I was just diagnosed with stage IIIb Ovarian cancer.  it all happened so fast my hear is still spinning.  I thought a few months ago I had just gained a few pounds as my clothes were not fitting well.  I was watching what i ate and exercising.  I finally knew something was wrong.  I had a large growing mass in my pelvic region.  I went to the doctor and he did a pelvic exam and a CA125 blood test and sent me right away to an OBGYN Oncologst.  I had an ultrasound, CT Scan and surgery all in the span of 6 dsys.  I hasd s total hysterectomy with omentum and appendix removed.  Also two lymph nodes removed.  Just got pathology report back and I have carcinosarcoma and serous carcinoma.  i am facing chemo as soon as i recover from the major surgery.  At least it has not spread to the lymph system.

I am very scared but will fight this to the end.  Has anyone had this diagnosis and how was it treated with chemo?  i know my cancer is rare(less than 4% ov ovarian cancer are this).  I wonder if less $$ is spent here as it is rare.

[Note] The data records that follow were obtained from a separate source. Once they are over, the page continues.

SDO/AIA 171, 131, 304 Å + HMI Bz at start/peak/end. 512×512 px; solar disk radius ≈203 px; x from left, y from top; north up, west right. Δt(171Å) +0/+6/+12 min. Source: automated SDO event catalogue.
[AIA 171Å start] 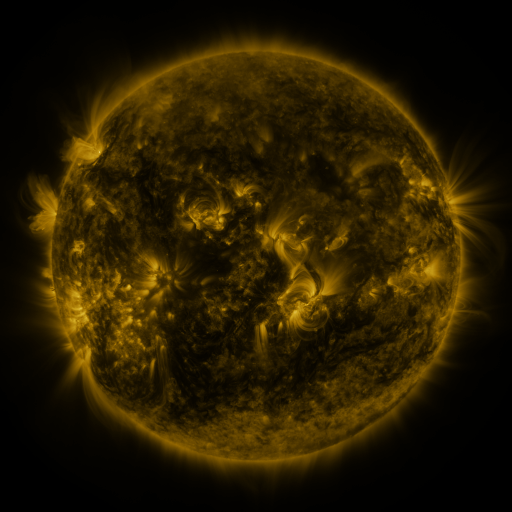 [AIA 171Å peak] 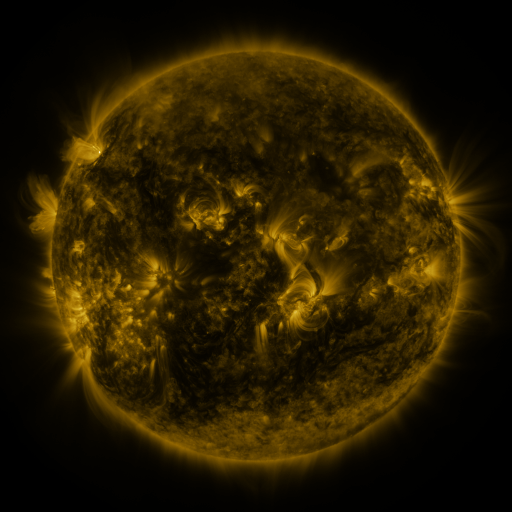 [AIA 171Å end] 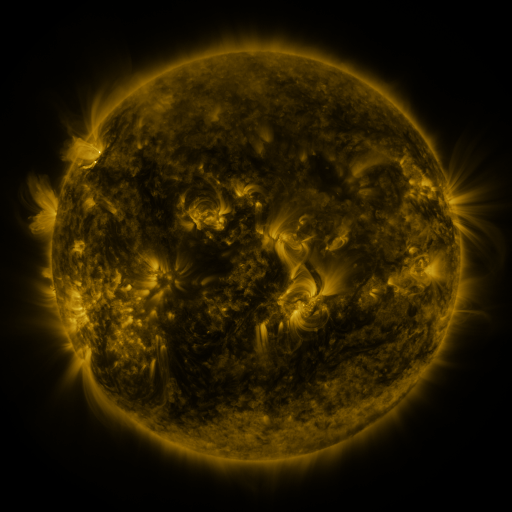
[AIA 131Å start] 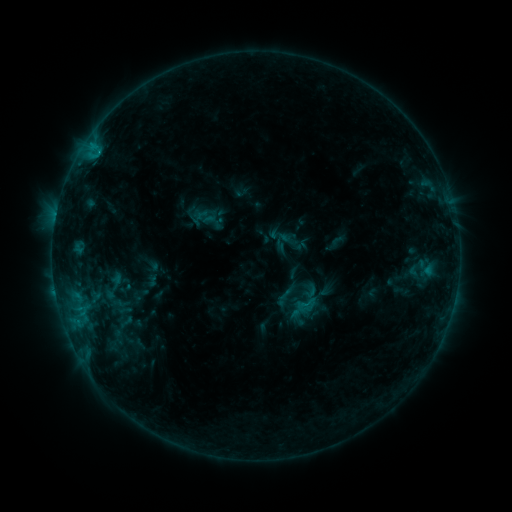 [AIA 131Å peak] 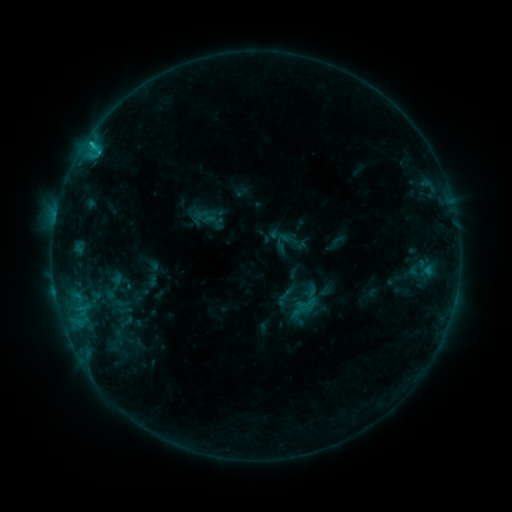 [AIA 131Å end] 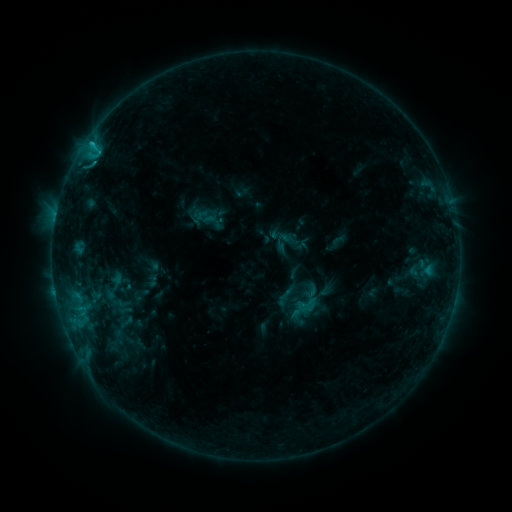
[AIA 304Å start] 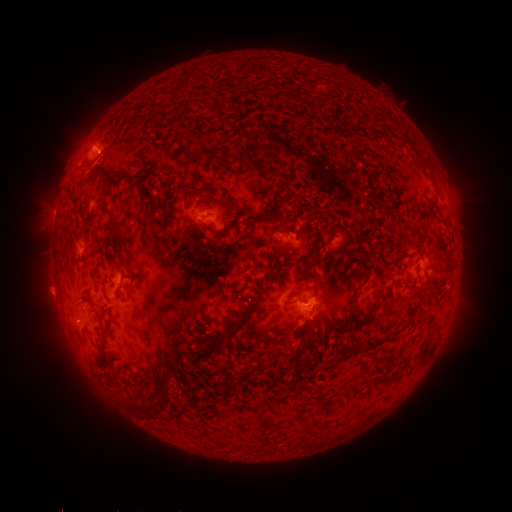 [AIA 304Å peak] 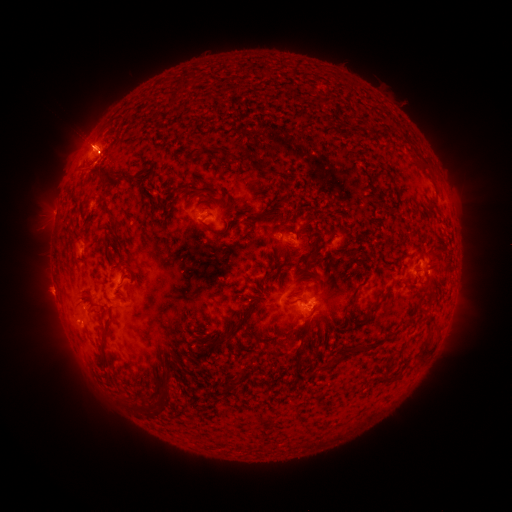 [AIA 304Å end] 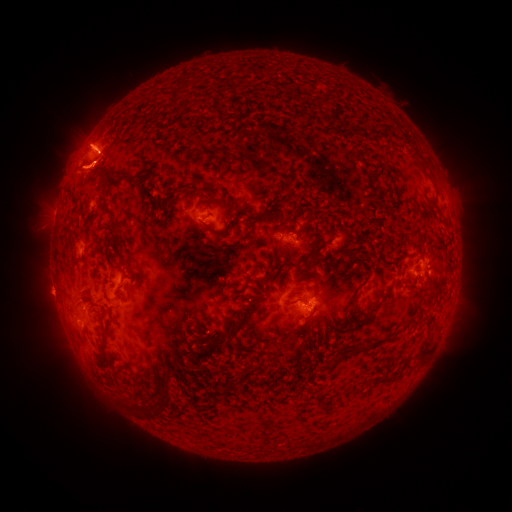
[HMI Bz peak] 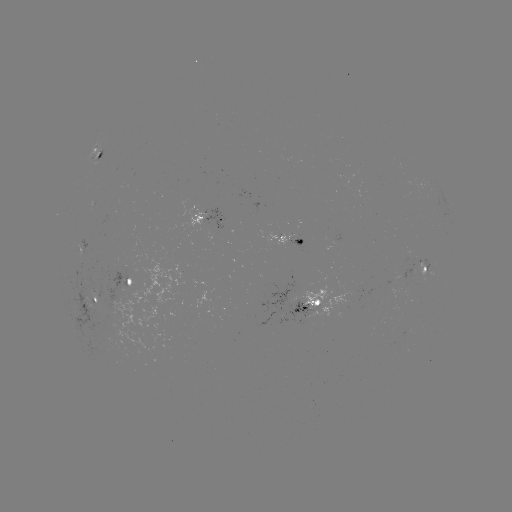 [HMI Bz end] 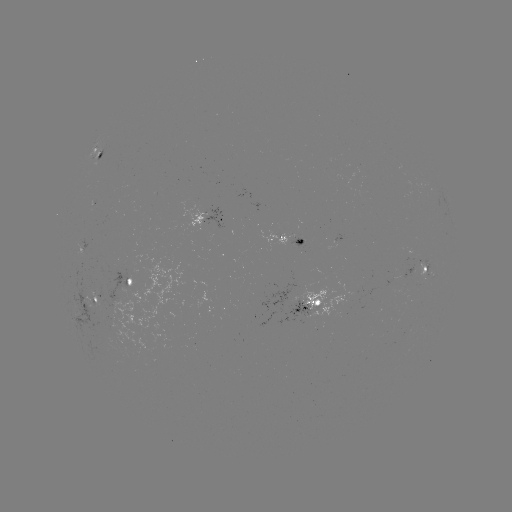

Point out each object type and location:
C2.8 flare: (98, 153)
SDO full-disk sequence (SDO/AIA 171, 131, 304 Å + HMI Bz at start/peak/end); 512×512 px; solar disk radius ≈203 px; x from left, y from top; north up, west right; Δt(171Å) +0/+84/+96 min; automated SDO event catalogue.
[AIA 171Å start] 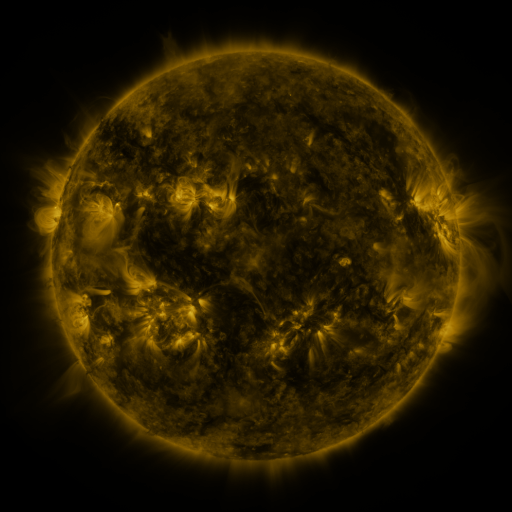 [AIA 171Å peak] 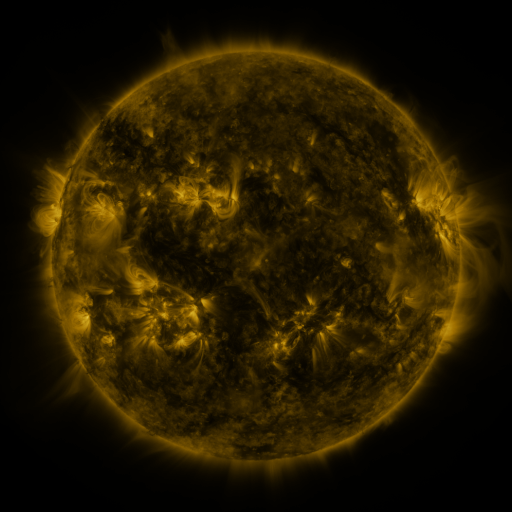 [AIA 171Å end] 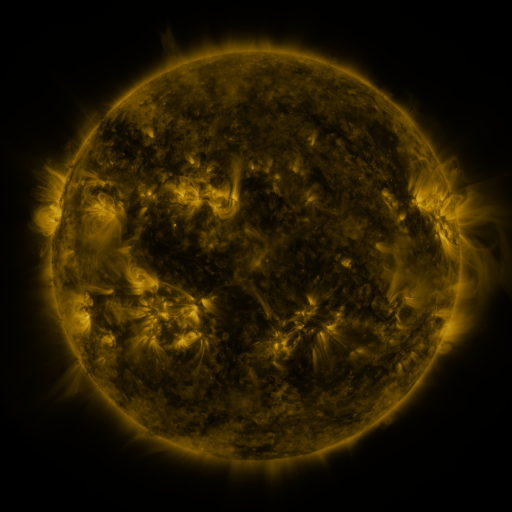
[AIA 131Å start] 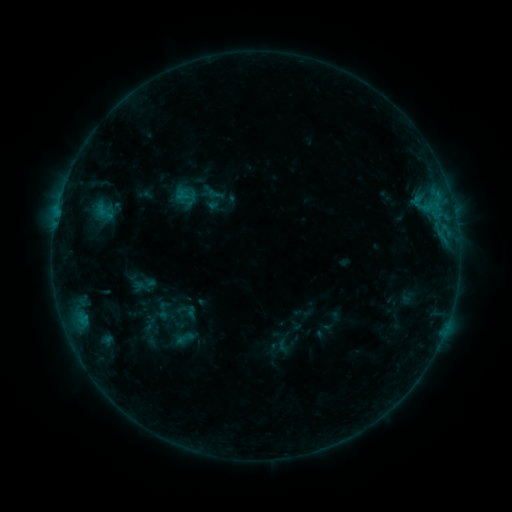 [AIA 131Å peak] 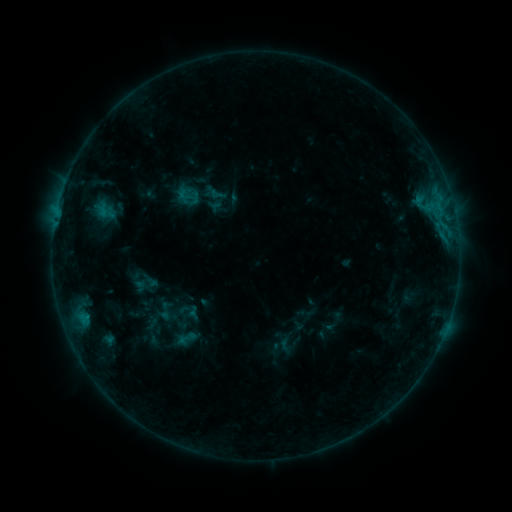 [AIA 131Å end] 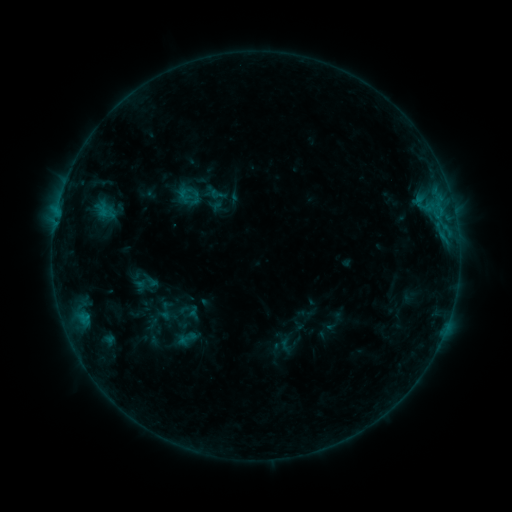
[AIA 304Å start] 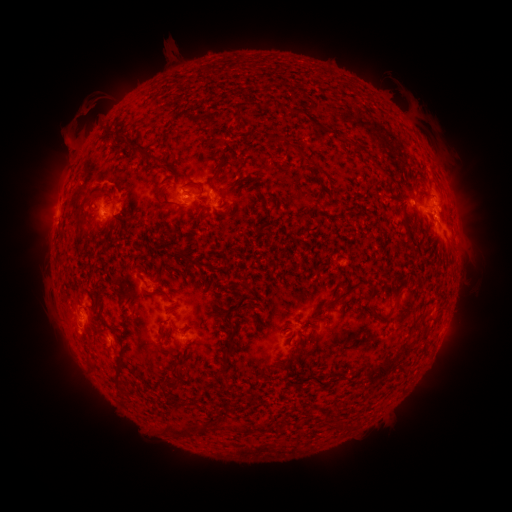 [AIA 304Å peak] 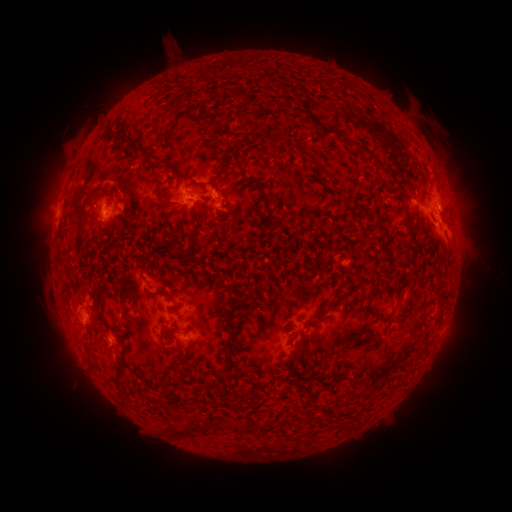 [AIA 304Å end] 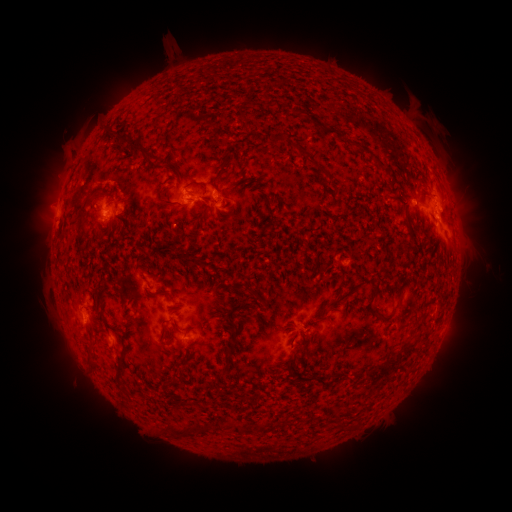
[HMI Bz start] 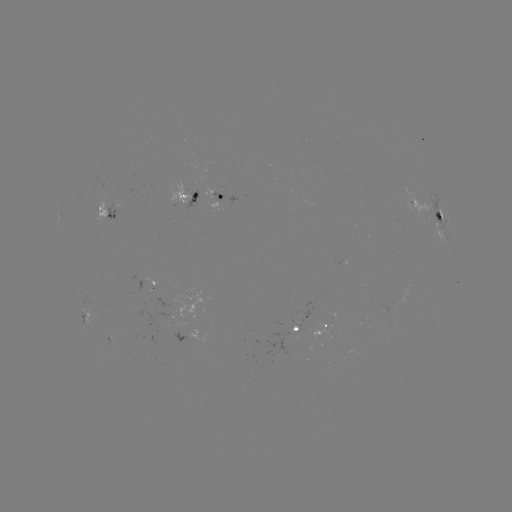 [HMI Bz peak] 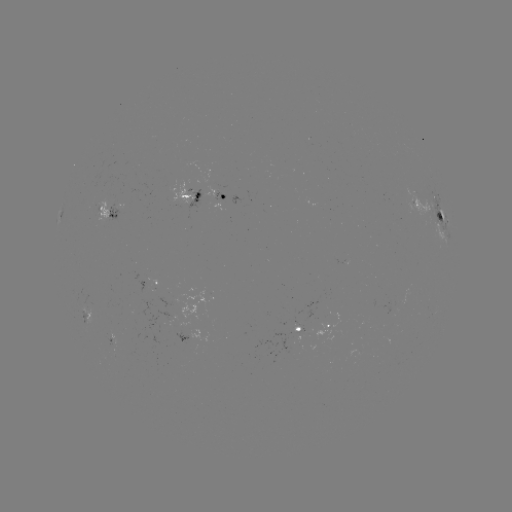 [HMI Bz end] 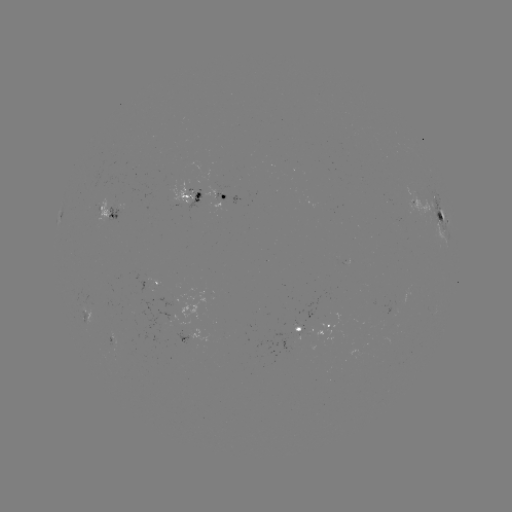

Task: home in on emerging-flux region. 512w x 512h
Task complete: [93, 208].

You are all in my prayers in your fight with this dreaded enemy.

Carol

Hi Carol,

Hi Carol,

I don't mean to hijack this thread, but do you have high grade or low grade serous carcinoma?  I too was diagnosed with it in late February, after I also lost my appendix during a hysterectomy (along with a "fat pad" that we all apparently have and the omentum).  Scary stuff.